* Begin Selected text *
We use the chmod command. The chmod command specifies read-write-execute permissions for the user, and read-execute permissions for group and other.
It can be applied recusively to directories using the ‘-R’ option. Octal values or symbolic representations of the flags can be used to change permissions
Octal
Octal digit Permission Binary representation (rwx) 7 read, write and execute 111 6 read and write 110 5 read and execute 101 4 read only 100 3 write and execute 011 2 write only 010 1 execute only 001 0 none 000 4 = read , 2 = write , 1 = execute
Symbolic
Reference Class Description u user file’s owner g group members of the file’s group o others users who are niether file’s owner or members of file’s group a all all three of the above
Operator Description + adds the specified modes from specific classes - removes the specified modes from the specified classes = the modes specified are to be made the exact modes for the specified classes e.g. chmod a-w remove write (w) permissions for all classes (a), preventing anyone from writing to the file
Let’s create a file, say permissions.txt and experiment with changing permissions
$ nano permissions.txt $ chmod 777 permissions.txt $ ls -l
-rwxrwxrwx 1 lukeedwards lukeedwards 6 Oct 31 06:20 permissions.txt
You can see applying chmod 777 lets everybody do everythng to the file.
Let’s try make it more restrictive with chmod 755$ chmod 755 permissions.txt $ ls -l
-rwxr-xr-x 1 lukeedwards lukeedwards 6 Oct 31 06:20 permissions.txt
chmod 755 ensures files should be readable and executable by others, but only changable by issuing user.
What happens if we do chmod 600?$ chmod 600 permissions.txt $ ls -l
-rw------- 1 lukeedwards lukeedwards 6 Oct 31 06:20 permissions.txt
You’ll see that permissions.txt becomes a private file only changable by the user who entered this command.
Finally let’s try the example chmod a-w that uses symbols rather than octals$ chmod a-w permissions.txt $ ls -l
-r-------- 1 lukeedwards lukeedwards 6 Oct 31 06:20 permissions.txt
You can see it removes ‘write’ permission.
* End Selected text *
* Begin Material supplied *
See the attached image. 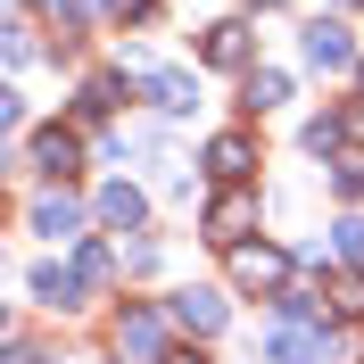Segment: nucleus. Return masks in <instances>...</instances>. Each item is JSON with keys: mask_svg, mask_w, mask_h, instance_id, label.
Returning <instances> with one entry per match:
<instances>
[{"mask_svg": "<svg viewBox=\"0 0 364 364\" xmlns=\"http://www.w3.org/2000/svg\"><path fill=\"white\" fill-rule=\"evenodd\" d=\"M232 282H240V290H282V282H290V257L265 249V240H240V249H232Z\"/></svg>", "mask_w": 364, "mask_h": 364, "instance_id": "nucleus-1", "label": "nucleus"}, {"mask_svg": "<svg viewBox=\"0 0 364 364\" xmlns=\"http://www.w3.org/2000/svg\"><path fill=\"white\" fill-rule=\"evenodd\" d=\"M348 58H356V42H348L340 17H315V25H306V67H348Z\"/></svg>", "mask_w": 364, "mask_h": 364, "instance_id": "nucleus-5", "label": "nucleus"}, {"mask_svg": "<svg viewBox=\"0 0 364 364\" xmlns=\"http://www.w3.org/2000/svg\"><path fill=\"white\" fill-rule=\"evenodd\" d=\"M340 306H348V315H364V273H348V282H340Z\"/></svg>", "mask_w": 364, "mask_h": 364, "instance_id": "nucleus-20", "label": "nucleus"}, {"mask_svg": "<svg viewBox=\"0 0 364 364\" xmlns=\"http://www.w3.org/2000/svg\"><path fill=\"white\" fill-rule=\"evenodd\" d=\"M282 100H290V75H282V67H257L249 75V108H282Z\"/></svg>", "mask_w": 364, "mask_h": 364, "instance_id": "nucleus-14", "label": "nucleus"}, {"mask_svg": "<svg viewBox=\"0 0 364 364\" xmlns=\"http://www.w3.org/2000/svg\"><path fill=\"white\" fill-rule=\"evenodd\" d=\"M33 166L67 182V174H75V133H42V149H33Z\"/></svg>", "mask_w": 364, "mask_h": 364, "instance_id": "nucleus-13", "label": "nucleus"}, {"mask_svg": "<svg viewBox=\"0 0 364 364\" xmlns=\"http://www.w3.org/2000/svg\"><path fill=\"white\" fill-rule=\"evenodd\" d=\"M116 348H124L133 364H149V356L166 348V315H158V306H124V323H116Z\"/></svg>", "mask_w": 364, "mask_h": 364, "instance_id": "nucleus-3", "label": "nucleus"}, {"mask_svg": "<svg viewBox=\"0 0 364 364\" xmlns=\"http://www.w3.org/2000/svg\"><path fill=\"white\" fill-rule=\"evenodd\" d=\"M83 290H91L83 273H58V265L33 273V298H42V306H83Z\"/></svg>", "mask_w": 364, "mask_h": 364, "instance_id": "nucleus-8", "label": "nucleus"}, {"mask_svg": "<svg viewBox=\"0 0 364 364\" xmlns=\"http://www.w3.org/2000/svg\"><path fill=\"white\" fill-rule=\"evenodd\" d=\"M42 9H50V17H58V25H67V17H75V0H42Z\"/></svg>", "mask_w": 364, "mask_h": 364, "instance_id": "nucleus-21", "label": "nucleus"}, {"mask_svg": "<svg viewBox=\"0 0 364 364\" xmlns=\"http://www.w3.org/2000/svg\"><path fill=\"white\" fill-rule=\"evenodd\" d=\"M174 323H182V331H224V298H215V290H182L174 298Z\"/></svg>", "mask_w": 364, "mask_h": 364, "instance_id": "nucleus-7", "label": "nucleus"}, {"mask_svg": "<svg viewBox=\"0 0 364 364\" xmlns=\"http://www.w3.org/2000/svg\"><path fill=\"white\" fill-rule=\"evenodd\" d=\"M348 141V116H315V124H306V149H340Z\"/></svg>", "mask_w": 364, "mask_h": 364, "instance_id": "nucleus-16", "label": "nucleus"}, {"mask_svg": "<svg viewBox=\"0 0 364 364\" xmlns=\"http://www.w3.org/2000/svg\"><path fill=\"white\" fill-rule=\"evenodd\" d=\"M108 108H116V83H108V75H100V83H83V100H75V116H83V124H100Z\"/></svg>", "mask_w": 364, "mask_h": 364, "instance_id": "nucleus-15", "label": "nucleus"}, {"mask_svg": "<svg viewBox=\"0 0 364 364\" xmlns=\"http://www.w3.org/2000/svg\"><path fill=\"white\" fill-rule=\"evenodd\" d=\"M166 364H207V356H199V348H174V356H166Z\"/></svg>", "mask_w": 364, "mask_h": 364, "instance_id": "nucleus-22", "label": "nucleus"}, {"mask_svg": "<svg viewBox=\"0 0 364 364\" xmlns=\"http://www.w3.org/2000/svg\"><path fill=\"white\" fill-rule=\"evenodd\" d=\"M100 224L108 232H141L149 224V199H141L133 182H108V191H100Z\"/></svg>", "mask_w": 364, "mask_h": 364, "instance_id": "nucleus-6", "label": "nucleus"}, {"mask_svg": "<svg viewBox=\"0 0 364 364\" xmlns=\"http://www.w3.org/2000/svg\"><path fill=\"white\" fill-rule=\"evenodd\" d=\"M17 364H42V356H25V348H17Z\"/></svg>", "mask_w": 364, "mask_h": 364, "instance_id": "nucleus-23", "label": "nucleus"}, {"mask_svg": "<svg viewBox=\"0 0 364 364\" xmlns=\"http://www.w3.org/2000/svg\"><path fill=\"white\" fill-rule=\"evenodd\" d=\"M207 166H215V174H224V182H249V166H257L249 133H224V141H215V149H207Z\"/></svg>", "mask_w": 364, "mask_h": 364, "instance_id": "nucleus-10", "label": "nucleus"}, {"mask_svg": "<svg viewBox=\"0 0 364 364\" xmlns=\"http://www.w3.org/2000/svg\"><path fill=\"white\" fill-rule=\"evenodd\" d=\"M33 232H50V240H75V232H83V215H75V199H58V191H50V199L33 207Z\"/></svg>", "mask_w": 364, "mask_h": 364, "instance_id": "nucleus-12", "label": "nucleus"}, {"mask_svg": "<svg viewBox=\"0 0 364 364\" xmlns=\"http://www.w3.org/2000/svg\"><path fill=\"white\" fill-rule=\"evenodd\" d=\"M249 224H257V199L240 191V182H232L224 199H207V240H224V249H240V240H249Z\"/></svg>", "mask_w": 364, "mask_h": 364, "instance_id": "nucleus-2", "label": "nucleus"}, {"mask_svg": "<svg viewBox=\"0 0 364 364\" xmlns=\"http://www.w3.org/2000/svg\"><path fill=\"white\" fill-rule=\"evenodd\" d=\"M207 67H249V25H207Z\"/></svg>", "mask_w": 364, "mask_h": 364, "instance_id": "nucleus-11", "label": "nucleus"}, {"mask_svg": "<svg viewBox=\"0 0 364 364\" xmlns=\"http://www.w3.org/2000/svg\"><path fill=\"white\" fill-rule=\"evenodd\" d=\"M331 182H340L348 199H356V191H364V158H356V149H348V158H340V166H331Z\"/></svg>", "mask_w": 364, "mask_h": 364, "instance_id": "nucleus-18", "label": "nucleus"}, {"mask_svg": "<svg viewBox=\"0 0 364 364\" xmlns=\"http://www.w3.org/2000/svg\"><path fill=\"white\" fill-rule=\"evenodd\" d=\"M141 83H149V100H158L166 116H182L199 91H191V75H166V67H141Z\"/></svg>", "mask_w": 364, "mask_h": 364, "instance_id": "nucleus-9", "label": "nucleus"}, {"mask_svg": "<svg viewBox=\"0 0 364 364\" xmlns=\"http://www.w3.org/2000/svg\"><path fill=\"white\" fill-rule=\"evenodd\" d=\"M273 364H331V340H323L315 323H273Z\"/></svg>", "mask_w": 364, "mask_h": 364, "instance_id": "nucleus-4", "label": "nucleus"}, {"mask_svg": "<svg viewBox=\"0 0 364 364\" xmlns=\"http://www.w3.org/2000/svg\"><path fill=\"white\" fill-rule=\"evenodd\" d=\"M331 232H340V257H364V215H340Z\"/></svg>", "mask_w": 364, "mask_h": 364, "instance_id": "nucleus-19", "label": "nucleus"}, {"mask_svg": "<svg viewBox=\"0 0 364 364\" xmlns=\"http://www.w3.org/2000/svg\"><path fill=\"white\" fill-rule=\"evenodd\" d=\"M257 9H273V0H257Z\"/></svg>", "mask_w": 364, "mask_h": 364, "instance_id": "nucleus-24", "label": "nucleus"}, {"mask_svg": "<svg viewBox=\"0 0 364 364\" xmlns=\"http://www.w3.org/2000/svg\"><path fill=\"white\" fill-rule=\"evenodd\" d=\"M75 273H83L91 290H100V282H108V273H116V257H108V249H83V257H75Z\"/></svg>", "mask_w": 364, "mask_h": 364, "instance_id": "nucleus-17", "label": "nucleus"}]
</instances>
* End Material supplied *
**Short exercise 1:** For each statement about the chmod text, answer yes or no, and quote the words from the text that decide it: (a) the chmod command can be applied recursively to directories with the -R option; (b) the octal digit 6 stands for read and execute; (c) after chmod 755, others can change the file.
**Short exercise 2:** Extend the chmod text, picking up after its last sentence.
The entries have nothing to do with the chmod text.

**Written response 1:**
(a) Yes: "It can be applied recusively to directories using the ‘-R’ option."
(b) No: "6 read and write 110"
(c) No: "chmod 755 ensures files should be readable and executable by others, but only changable by issuing user."

**Written response 2:**
Pawsey example - To move data via the command line a python command line client called pshell is used. The first step is to ensure the user has execute permission. This is done via chmod u+x pshell - see more How to use pshell.
To learn more about Pawsey specific information on file permission click here
Transferring files
SCP
Secure copy protocol (SCP) is a means of securely transferring files between a local host and remote host (or two remote hosts). To copy a file, we specify the source and destination paths, either of which may include computer names. If we leave out a computer name, scp assumes we mean the machine we’re running on. Syntax is the following:
scp [options] username1@source_host:directory1/filename1 username2@destination_host:directory2/filename2
To copy a directory (and all the files it contains), use scp with the -r option. This tells scp to recursively copy the source directory and its contents. You can also use wildcards (* or ?) as discussed earlier.
Wget
Wget is a simple tool developed for the GNU Project that downloads files with the HTTP, HTTPS and FTP protocols. It is widely used by Unix-like users and is available with most Linux distributions. Useful for automated download of large amounts of data and is supported by Pawsey Data Portal
Further information on transferring files especially within Pawsey can be found here: Transferring files within Pawsey
Other useful information
SSH
If we want to run some commands on another machine, such as a Pawsey supercomputer or virtual machine, we have to first log into that machine. We call this a ‘remote login’.
In order for us to be able to login, the remote computer must be runing a remote login server and we will run a client program that can talk to that server. The client program passes our login credentials to the remote login server and, if we are allowed to login, that server then runs a shell for us on the remote computer.
Once our local client is connected to the remote server, everything we type into the client is passed on, by the server, to the shell running on the remote computer. That remote shell runs those commands on our behalf..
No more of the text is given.